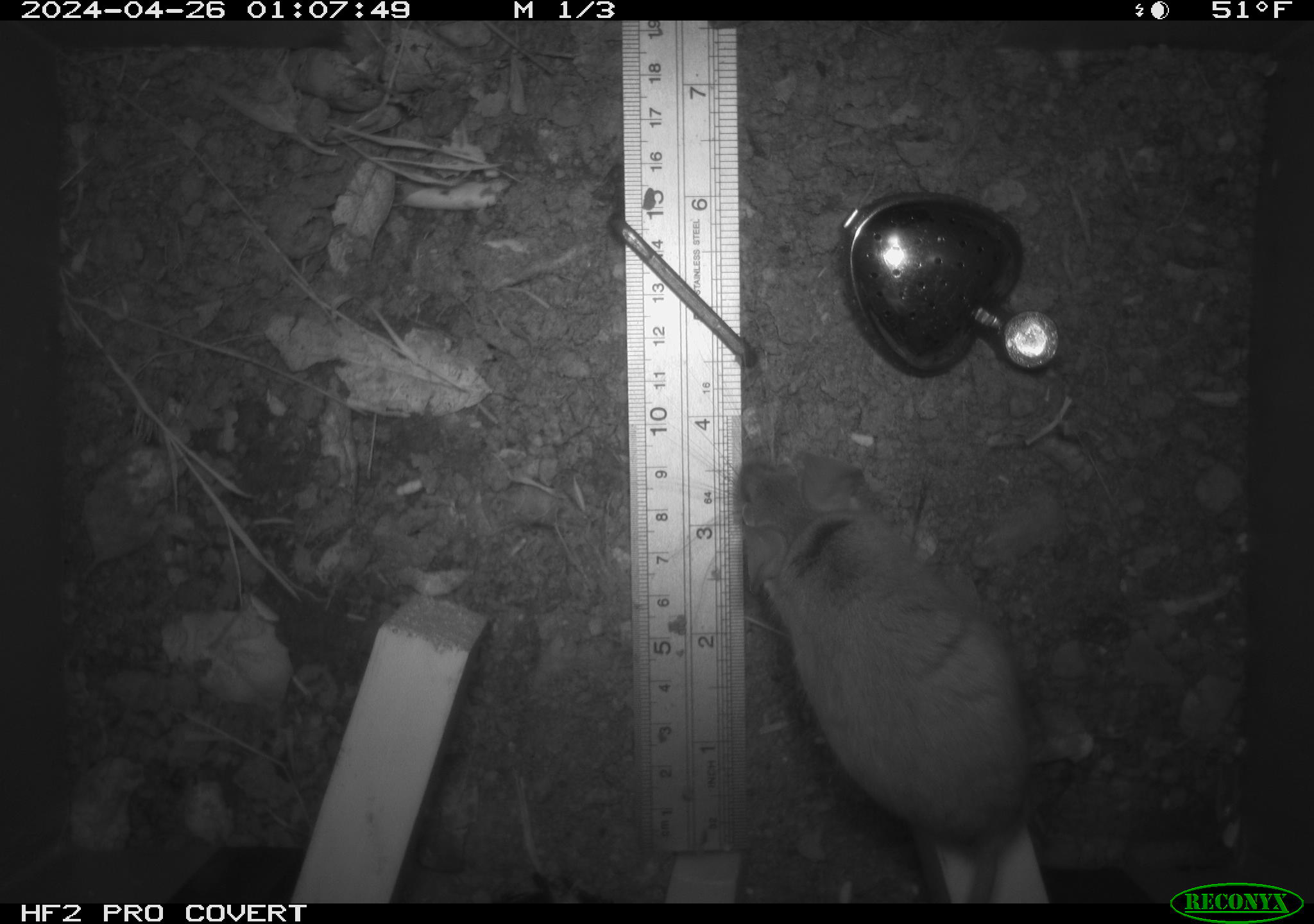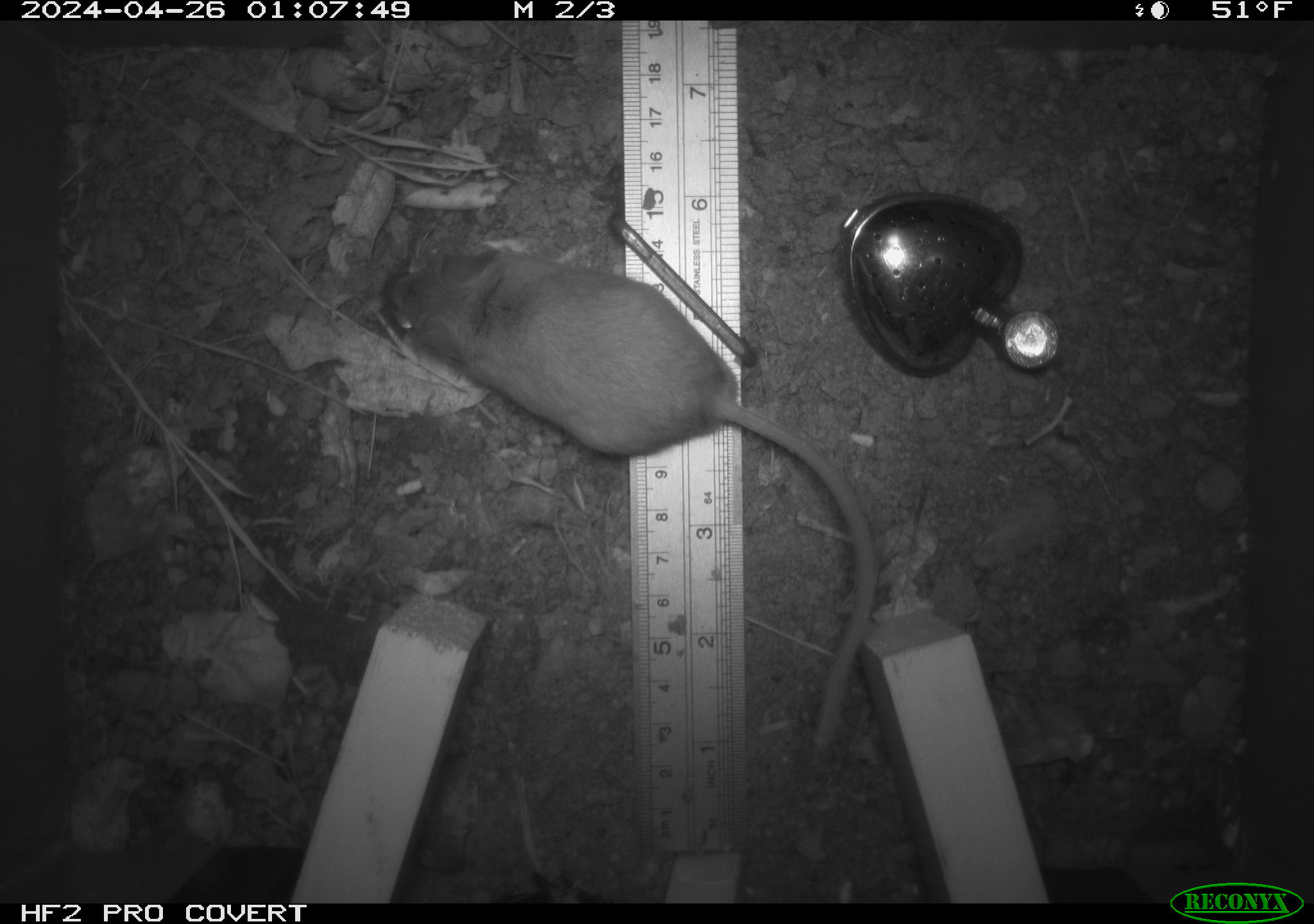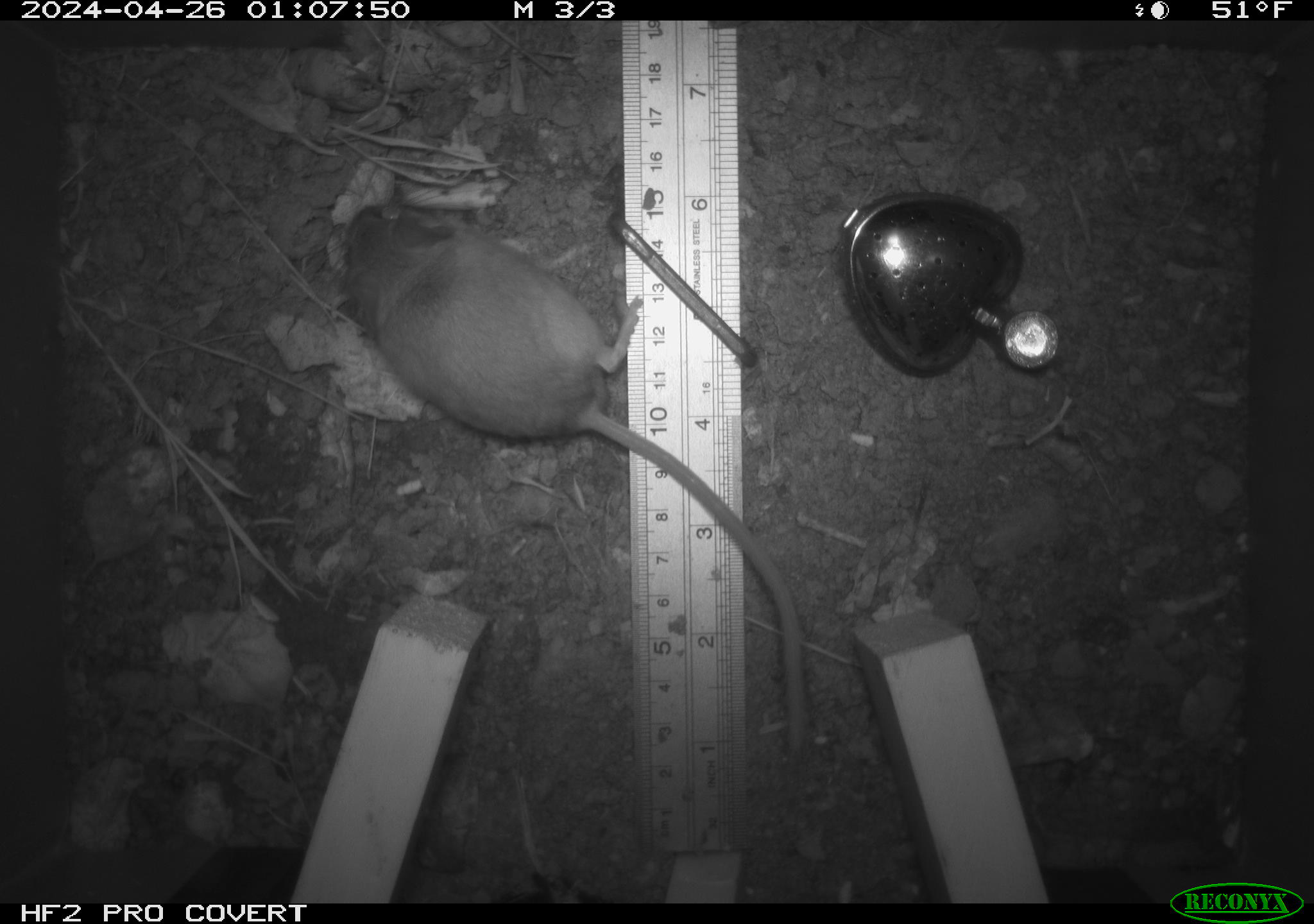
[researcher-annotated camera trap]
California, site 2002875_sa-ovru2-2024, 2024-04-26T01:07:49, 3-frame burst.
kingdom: Animalia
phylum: Chordata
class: Mammalia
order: Rodentia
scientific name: Rodentia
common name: rodent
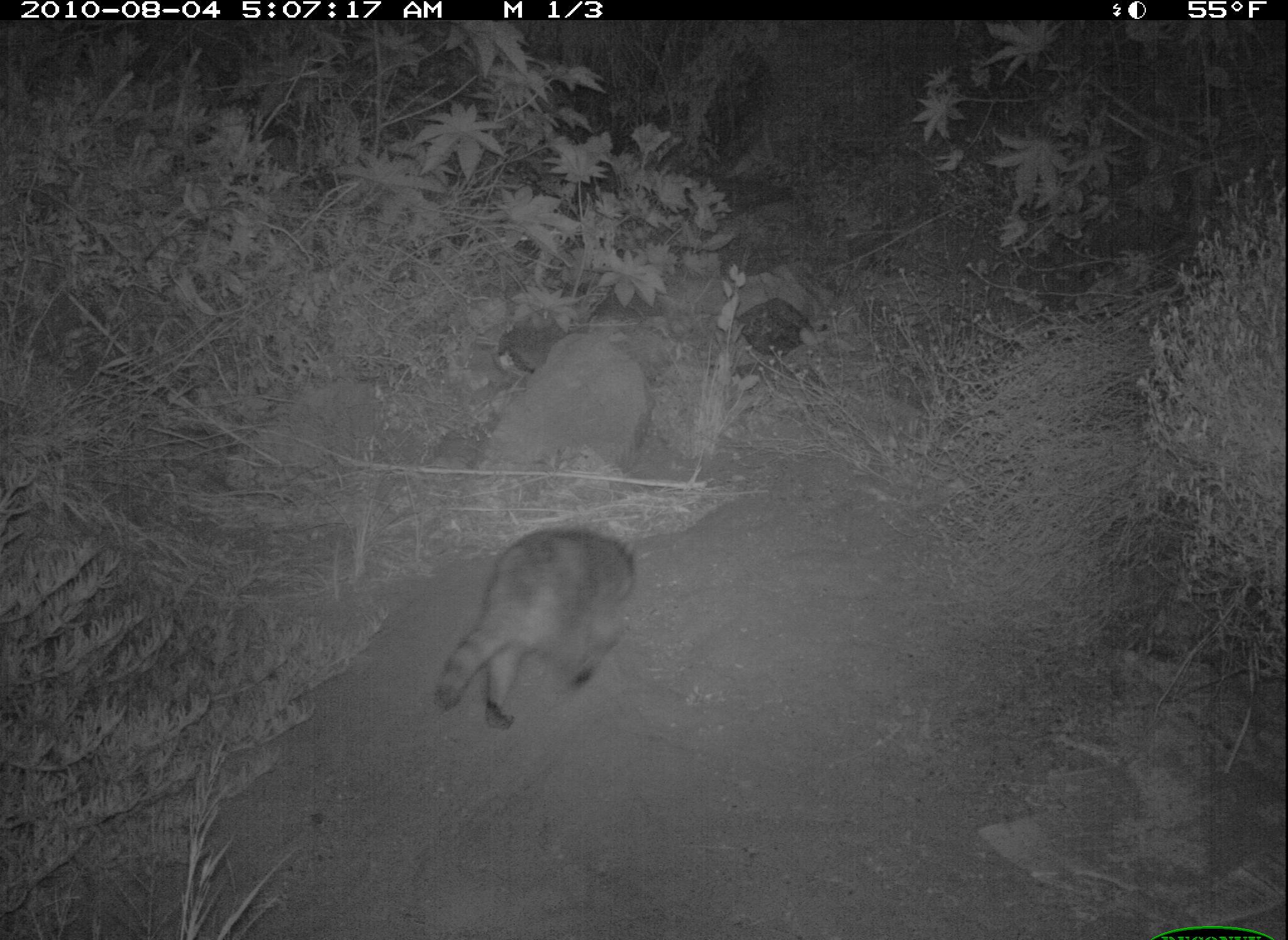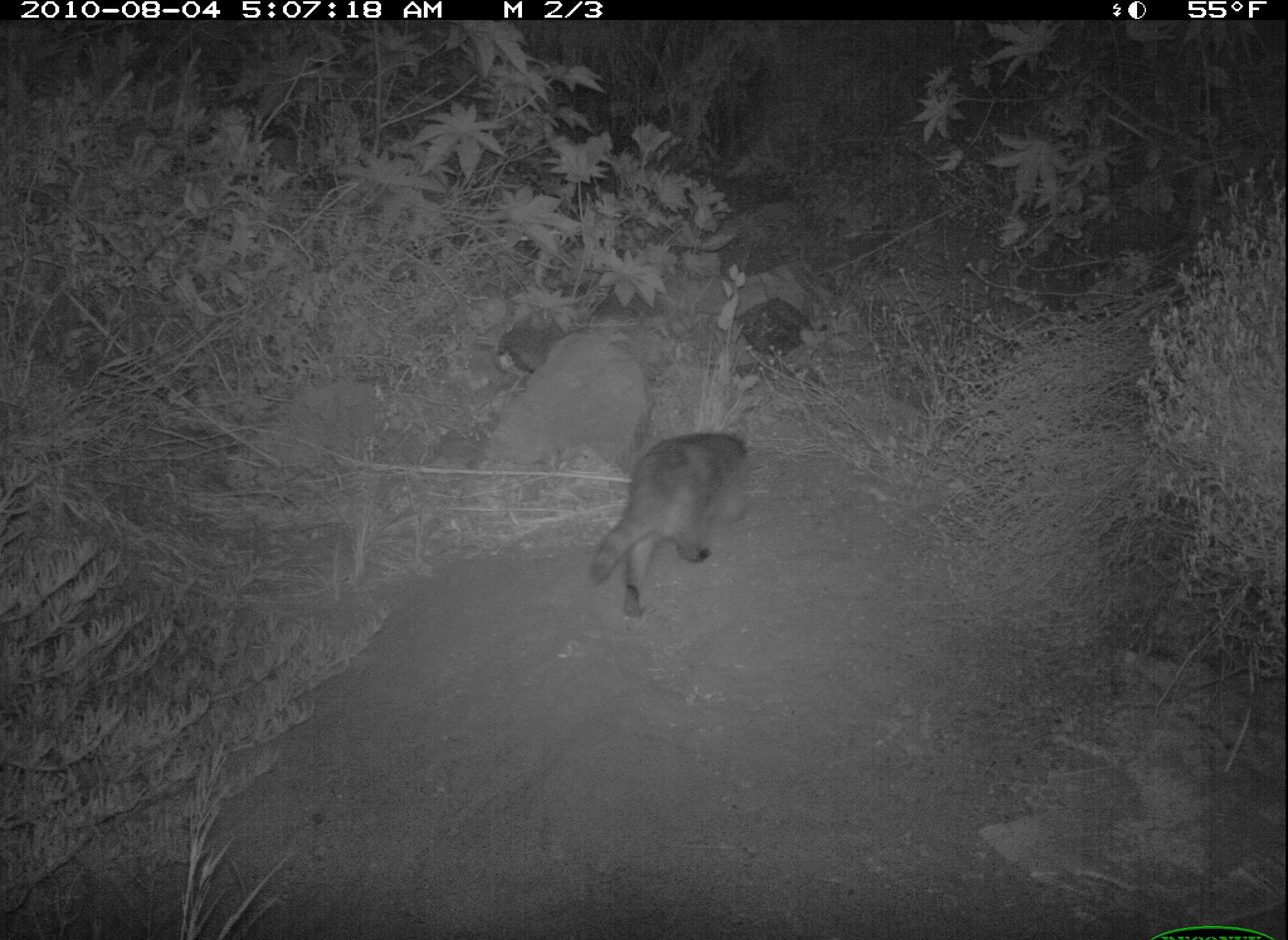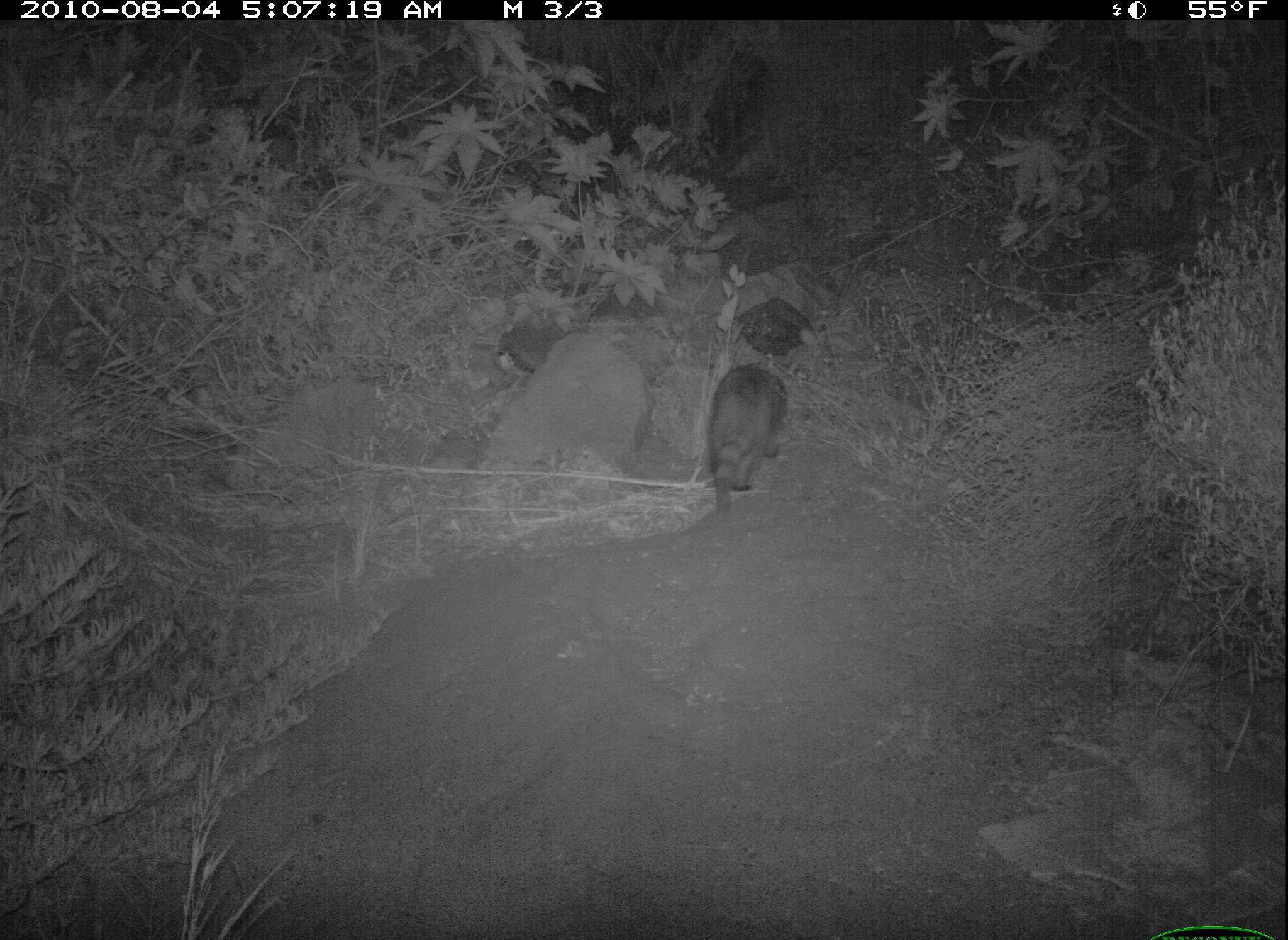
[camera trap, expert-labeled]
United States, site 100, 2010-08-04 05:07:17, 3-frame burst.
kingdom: Animalia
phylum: Chordata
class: Mammalia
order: Carnivora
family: Procyonidae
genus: Procyon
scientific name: Procyon lotor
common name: raccoon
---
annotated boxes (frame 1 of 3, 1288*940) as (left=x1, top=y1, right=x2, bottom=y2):
raccoon: (left=431, top=515, right=654, bottom=747)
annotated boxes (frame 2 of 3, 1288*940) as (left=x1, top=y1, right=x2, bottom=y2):
raccoon: (left=583, top=417, right=766, bottom=633)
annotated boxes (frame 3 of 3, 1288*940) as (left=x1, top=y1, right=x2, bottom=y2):
raccoon: (left=704, top=359, right=797, bottom=527)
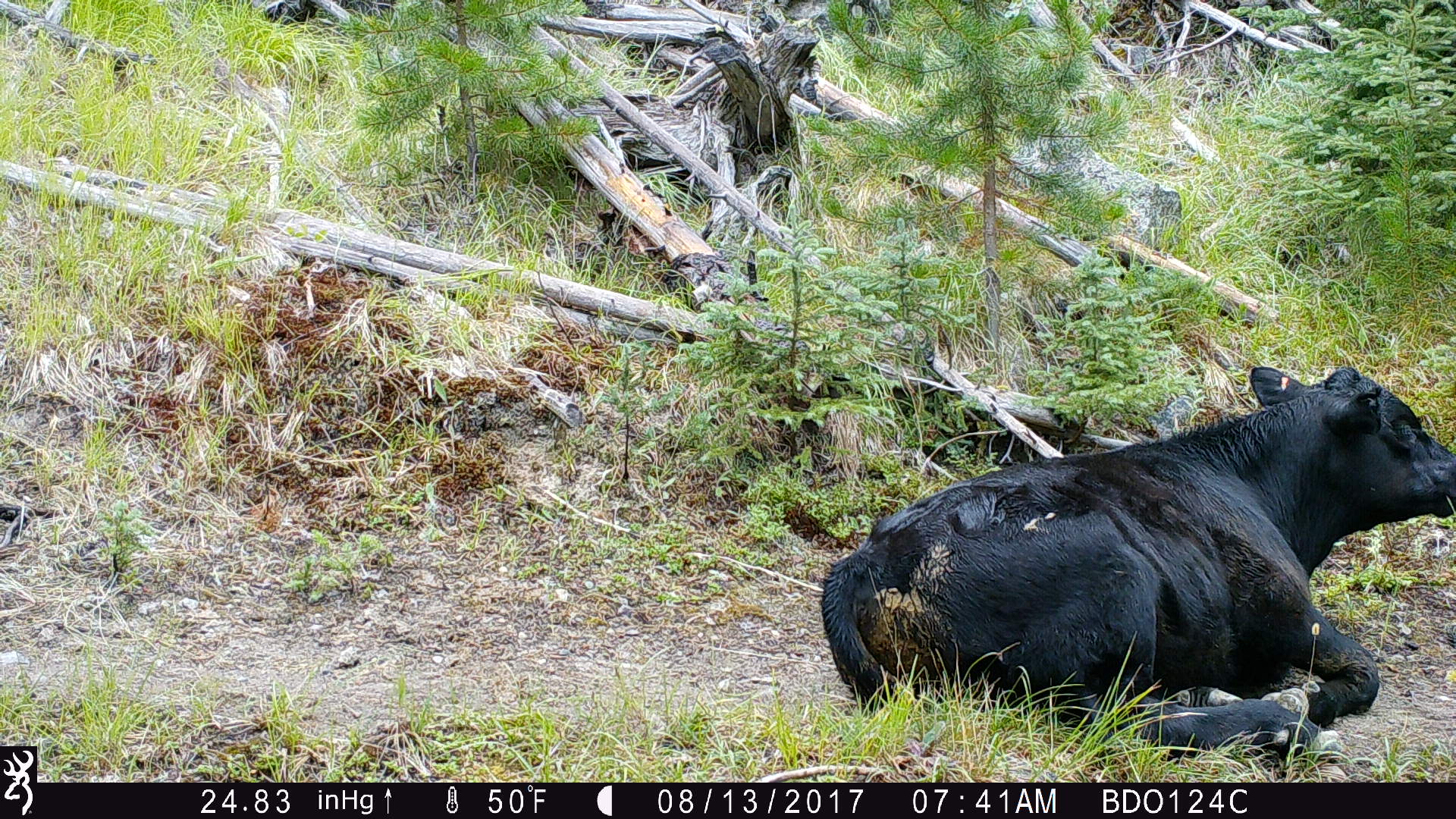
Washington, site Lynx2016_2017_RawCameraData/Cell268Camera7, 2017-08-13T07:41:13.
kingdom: Animalia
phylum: Chordata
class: Mammalia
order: Artiodactyla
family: Bovidae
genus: Bos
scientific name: Bos taurus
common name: domestic cattle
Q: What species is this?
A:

§ WORK TO COMPLETE:
Copy out, from the material above, each line where the word "common" is present.

§ ANSWER TO THE PROBLEM:
common name: rodent
common name: raccoon
common name: domestic cattle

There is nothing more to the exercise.